══ DATA ROWS ══
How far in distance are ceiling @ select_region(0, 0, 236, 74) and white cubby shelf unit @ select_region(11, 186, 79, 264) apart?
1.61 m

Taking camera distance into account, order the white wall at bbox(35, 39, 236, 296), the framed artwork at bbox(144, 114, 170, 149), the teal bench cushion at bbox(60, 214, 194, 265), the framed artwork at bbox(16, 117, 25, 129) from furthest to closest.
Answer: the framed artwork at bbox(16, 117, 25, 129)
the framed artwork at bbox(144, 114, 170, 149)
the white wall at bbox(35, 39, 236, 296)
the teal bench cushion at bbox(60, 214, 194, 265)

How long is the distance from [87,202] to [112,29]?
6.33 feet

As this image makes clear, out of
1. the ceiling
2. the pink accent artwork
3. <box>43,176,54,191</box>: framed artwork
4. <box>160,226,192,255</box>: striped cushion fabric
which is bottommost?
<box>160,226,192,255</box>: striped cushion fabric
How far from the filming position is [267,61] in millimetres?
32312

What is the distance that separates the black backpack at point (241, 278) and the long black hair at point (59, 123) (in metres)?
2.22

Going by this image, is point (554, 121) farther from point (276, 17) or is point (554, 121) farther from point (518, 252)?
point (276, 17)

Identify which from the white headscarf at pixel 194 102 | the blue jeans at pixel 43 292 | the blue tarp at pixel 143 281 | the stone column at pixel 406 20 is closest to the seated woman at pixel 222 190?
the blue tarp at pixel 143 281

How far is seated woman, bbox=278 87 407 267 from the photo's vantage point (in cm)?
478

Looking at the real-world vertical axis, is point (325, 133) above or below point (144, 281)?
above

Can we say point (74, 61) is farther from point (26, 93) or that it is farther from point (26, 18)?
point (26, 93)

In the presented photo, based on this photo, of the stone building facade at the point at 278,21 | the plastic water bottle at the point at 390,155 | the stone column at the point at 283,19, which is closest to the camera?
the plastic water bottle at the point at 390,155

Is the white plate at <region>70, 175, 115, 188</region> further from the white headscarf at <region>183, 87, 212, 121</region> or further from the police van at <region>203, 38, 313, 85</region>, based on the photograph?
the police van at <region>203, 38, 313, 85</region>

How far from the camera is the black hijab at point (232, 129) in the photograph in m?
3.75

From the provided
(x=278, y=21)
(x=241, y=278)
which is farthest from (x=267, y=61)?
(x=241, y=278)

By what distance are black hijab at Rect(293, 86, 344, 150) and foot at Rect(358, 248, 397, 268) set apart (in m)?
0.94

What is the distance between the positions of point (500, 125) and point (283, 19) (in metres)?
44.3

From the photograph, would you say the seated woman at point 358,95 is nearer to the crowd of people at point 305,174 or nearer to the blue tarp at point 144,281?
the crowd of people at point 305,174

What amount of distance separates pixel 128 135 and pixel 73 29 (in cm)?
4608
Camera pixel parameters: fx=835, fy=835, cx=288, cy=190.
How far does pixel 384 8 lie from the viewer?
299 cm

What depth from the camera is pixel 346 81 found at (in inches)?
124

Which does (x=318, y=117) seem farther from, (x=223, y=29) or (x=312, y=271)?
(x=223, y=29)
═══
• WHAT NEEDS TO BE DONE
Rewrite the items above, swapping every "stone column" for "stone pillar" and leaving everything else untouched.

• EXERCISE ANSWER
How far in distance are ceiling @ select_region(0, 0, 236, 74) and white cubby shelf unit @ select_region(11, 186, 79, 264) apart?
1.61 m

Taking camera distance into account, order the white wall at bbox(35, 39, 236, 296), the framed artwork at bbox(144, 114, 170, 149), the teal bench cushion at bbox(60, 214, 194, 265), the framed artwork at bbox(16, 117, 25, 129) from furthest to closest.
Answer: the framed artwork at bbox(16, 117, 25, 129)
the framed artwork at bbox(144, 114, 170, 149)
the white wall at bbox(35, 39, 236, 296)
the teal bench cushion at bbox(60, 214, 194, 265)

How long is the distance from [87,202] to [112,29]?
6.33 feet

As this image makes clear, out of
1. the ceiling
2. the pink accent artwork
3. <box>43,176,54,191</box>: framed artwork
4. <box>160,226,192,255</box>: striped cushion fabric
which is bottommost?
<box>160,226,192,255</box>: striped cushion fabric
How far from the filming position is [267,61] in millimetres?
32312

What is the distance that separates the black backpack at point (241, 278) and the long black hair at point (59, 123) (in metres)?
2.22

Going by this image, is point (554, 121) farther from point (276, 17) or is point (554, 121) farther from point (518, 252)?
point (276, 17)

Identify which from the white headscarf at pixel 194 102 | the blue jeans at pixel 43 292 | the blue tarp at pixel 143 281 | the stone pillar at pixel 406 20 is closest to the seated woman at pixel 222 190?
the blue tarp at pixel 143 281

How far is seated woman, bbox=278 87 407 267 from the photo's vantage point (in cm)?
478

Looking at the real-world vertical axis, is point (325, 133) above or below point (144, 281)?
above

Can we say point (74, 61) is farther from point (26, 93) or that it is farther from point (26, 18)?
point (26, 93)

In the presented photo, based on this photo, of the stone building facade at the point at 278,21 | the plastic water bottle at the point at 390,155 | the stone pillar at the point at 283,19, which is closest to the camera?
the plastic water bottle at the point at 390,155

Is the white plate at <region>70, 175, 115, 188</region> further from the white headscarf at <region>183, 87, 212, 121</region> or further from the police van at <region>203, 38, 313, 85</region>, based on the photograph?
the police van at <region>203, 38, 313, 85</region>

How far from the camera is the black hijab at point (232, 129) in the photograph in m?
3.75

From the provided
(x=278, y=21)
(x=241, y=278)
which is farthest from (x=267, y=61)?
(x=241, y=278)

By what distance are black hijab at Rect(293, 86, 344, 150) and foot at Rect(358, 248, 397, 268) set apart (in m)?
0.94

What is the distance between the positions of point (500, 125) and point (283, 19) (in metres)?
44.3

From the photograph, would you say the seated woman at point 358,95 is nearer to the crowd of people at point 305,174 or nearer to the blue tarp at point 144,281?
the crowd of people at point 305,174

What amount of distance separates pixel 128 135 and pixel 73 29 (in cm)?
4608
Camera pixel parameters: fx=835, fy=835, cx=288, cy=190.
How far does pixel 384 8 lie from the viewer?
299 cm

What depth from the camera is pixel 346 81 found at (in inches)?
124

Which does (x=318, y=117) seem farther from, (x=223, y=29) or (x=312, y=271)?
(x=223, y=29)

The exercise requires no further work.